Depends how bad it is, if it's rideable it should only need tweaking to get it straight'ish.


----------



## Tony Sutton (26 Jun 2012)

Thanks for the reply. When I spin the wheel, I can see it "weaving" from left to right.

I also read on the interweb saying that tweaking the spokes 'should be left to the experts' - is this right?


----------



## Davidc (26 Jun 2012)

Do it a few times and you'll soon become "an expert".


----------



## Dave Davenport (26 Jun 2012)

Davidc said:


> Do it a few times and you'll soon become "an expert".


 
Yep, just take your time and only give the spokes a quarter turn each time. Take the tyre off and tape a bit of bent coat hanger wire or similar to the forks to act as a guide (assuming you haven't got a wheel truing stand).


----------



## Tony Sutton (26 Jun 2012)

Thanks. I have never done this before... is there a guide out there that can advise me the best way to do this?

Cheers.


----------



## Dave Davenport (26 Jun 2012)

Tony Sutton said:


> Thanks. I have never done this before... is there a guide out there that can advise me the best way to do this?
> 
> Cheers.


 
Have a look at http://www.parktool.com/blog/repair-help


----------



## smutchin (26 Jun 2012)

The Roger Musson wheelbuilding book is an excellent guide. It'll cost you about a tenner, but that's cheaper than a new wheel.

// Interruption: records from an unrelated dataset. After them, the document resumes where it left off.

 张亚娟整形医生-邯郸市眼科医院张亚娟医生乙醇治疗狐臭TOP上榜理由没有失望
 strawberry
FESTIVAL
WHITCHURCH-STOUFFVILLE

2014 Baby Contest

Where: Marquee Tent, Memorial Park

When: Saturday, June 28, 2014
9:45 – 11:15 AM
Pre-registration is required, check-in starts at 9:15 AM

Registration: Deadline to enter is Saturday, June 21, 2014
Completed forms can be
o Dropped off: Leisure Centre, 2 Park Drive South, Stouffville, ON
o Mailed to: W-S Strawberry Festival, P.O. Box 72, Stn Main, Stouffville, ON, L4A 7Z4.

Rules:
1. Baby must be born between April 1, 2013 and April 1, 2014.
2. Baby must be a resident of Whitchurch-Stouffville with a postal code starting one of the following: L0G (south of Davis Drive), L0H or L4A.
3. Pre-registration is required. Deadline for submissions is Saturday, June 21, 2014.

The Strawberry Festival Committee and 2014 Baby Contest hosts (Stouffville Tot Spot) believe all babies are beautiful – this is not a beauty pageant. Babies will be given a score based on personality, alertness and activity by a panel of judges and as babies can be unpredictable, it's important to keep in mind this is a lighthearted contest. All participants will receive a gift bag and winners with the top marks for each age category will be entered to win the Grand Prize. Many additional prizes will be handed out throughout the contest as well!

The most important thing to remember when truing a wheel is not to worry about what it looks like, but what it sounds like - concentrate on getting the tension the same across all spokes, which you test by pinging them. If you get the same note across all spokes, tension is even. Straightness should follow.

As a teenager, I ruined a slightly buckled but otherwise perfectly good wheel by attempting to true it without knowing what I was doing...

d.


----------



## Tony Sutton (27 Jun 2012)

LOL, I think it won't work for me as I am deaf. 

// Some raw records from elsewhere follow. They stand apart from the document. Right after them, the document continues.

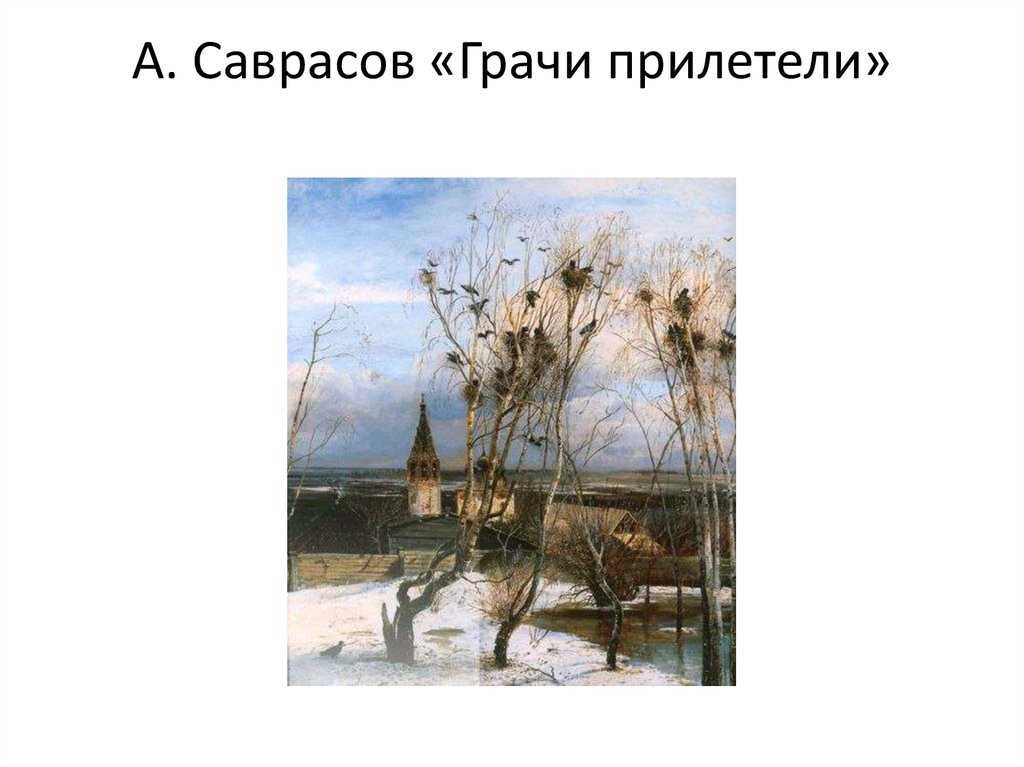 А. Саврасов «Грачи прилетели»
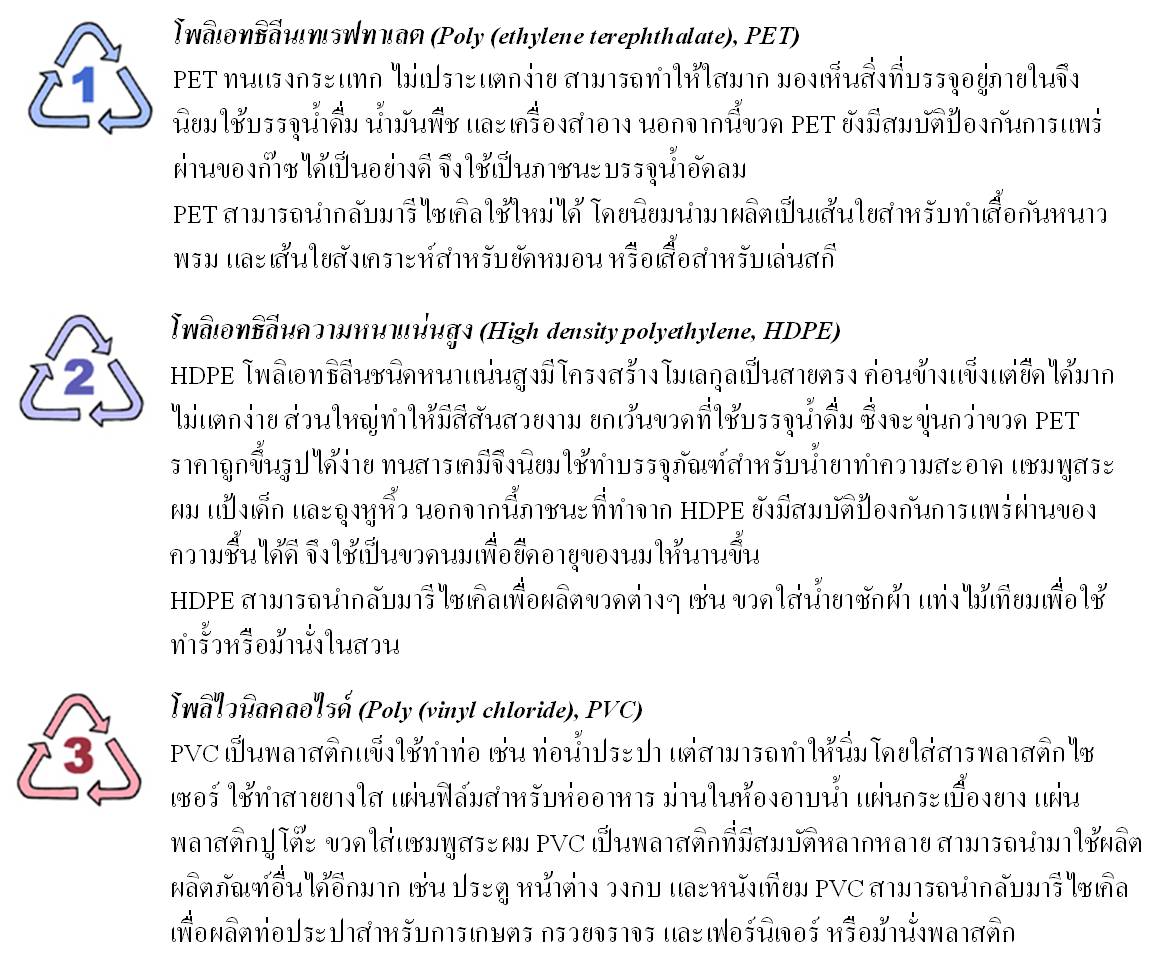 1

โพลิเอทธิลีนเทเรฟทาเลต (Poly (ethylene terephthalate), PET)
PET ทนแรงกระแทก ไม่เปราะแตกง่าย สามารถทำให้ใสมาก มองเห็นสิ่งที่บรรจุอยู่ภายในจึงนิยมใช้บรรจุน้ำดื่ม น้ำมันพืช และเครื่องสำอาง นอกจากนี้ขวด PET ยังมีสมบัติป้องกันการแพร่ผ่านของก๊าซได้เป็นอย่างดี จึงใช้เป็นภาชนะบรรจุน้ำอัดลม
PET สามารถนำกลับมารีไซเคิลใช้ใหม่ได้ โดยนิยมนำมาผลิตเป็นเส้นใยสำหรับทำเสื้อกันหนาว พรม และเส้นใยสังเคราะห์สำหรับยัดหมอน หรือเสื้อสำหรับเล่นสกี

2

โพลิเอทธิลีนความหนาแน่นสูง (High density polyethylene, HDPE)
HDPE โพลิเอทธิลีนชนิดหนาแน่นสูงมีโครงสร้างโมเลกุลเป็นสายตรง ค่อนข้างแข็งแต่ยืดได้มาก ไม่แตกง่าย ส่วนใหญ่ทำให้มีสีสันสวยงาม ยกเว้นขวดที่ใช้บรรจุน้ำดื่ม ซึ่งจะขุ่นกว่าขวด PET ราคาถูกขึ้นรูปได้ง่าย ทนสารเคมีจึงนิยมใช้ทำบรรจุภัณฑ์สำหรับน้ำยาทำความสะอาด แชมพูสระผม แป้งเด็ก และถุงหูหิ้ว นอกจากนี้ภาชนะที่ทำจาก HDPE ยังมีสมบัติป้องกันการแพร่ผ่านของความชื้นได้ดี จึงใช้เป็นขวดนมเพื่อยืดอายุของนมให้นานขึ้น
HDPE สามารถนำกลับมารีไซเคิลเพื่อผลิตขวดต่างๆ เช่น ขวดใส่น้ำยาซักผ้า แท่งไม้เทียมเพื่อใช้ทำรั้วหรือม้านั่งในสวน

3

โพลิไวนิลคลอไรด์ (Poly (vinyl chloride), PVC)
PVC เป็นพลาสติกแข็งใช้ทำท่อ เช่น ท่อน้ำประปา แต่สามารถทำให้นิ่มโดยใส่สารพลาสติกไซเซอร์ ใช้ทำสายยางใส แผ่นฟิล์มสำหรับห่ออาหาร ม่านในห้องอาบน้ำ แผ่นกระเบื้องยาง แผ่นพลาสติกปูโต๊ะ ขวดใส่แชมพูสระผม PVC เป็นพลาสติกที่มีสมบัติหลากหลาย สามารถนำมาใช้ผลิตผลิตภัณฑ์อื่นได้อีกมาก เช่น ประตู หน้าต่าง วงกบ และหนังเทียม PVC สามารถนำกลับมารีไซเคิลเพื่อผลิตท่อประปาสำหรับการเกษตร กรวยจราจร และเฟอร์นิเจอร์ หรือม้านั่งพลาสติก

I will give it a go... but if it didn't work for me, I'll take it to the local cycle shop who can do it for a tenner.

Cheers.


----------



## smutchin (27 Jun 2012)

Tony Sutton said:


> LOL, I think it won't work for me as I am deaf.


 
Ah. I can see how that might be a problem. You could use a tensiometer to "listen" to the spoke tension on your behalf, but they cost rather more than a tenner.

d.


----------



## Tony Sutton (27 Jun 2012)

No worries, am happy to give it a go myself anyway. I'm waiting for the spoke wheel spanner wrench to arrive from ebay and see what I can do. If no luck, then it's off to the local bike shop.


----------



## Tony Sutton (27 Jun 2012)

Dave Davenport said:


> Have a look at http://www.parktool.com/blog/repair-help


 
That's actually a very useful website - thanks!


----------



## Tony Sutton (1 Jul 2012)

After reading the guides & videos, I chickened out and left it to a local bike shop to do it for me at the same time as my bike being serviced which is due this Tuesday.


----------



## Tony Sutton (5 Jul 2012)

Bike service done. Wheel now trued... and 4 new spokes! I was advsied that if it happeend again, I would be better off with a new wheel. So will see how I get on with it!

Thanks all.


----------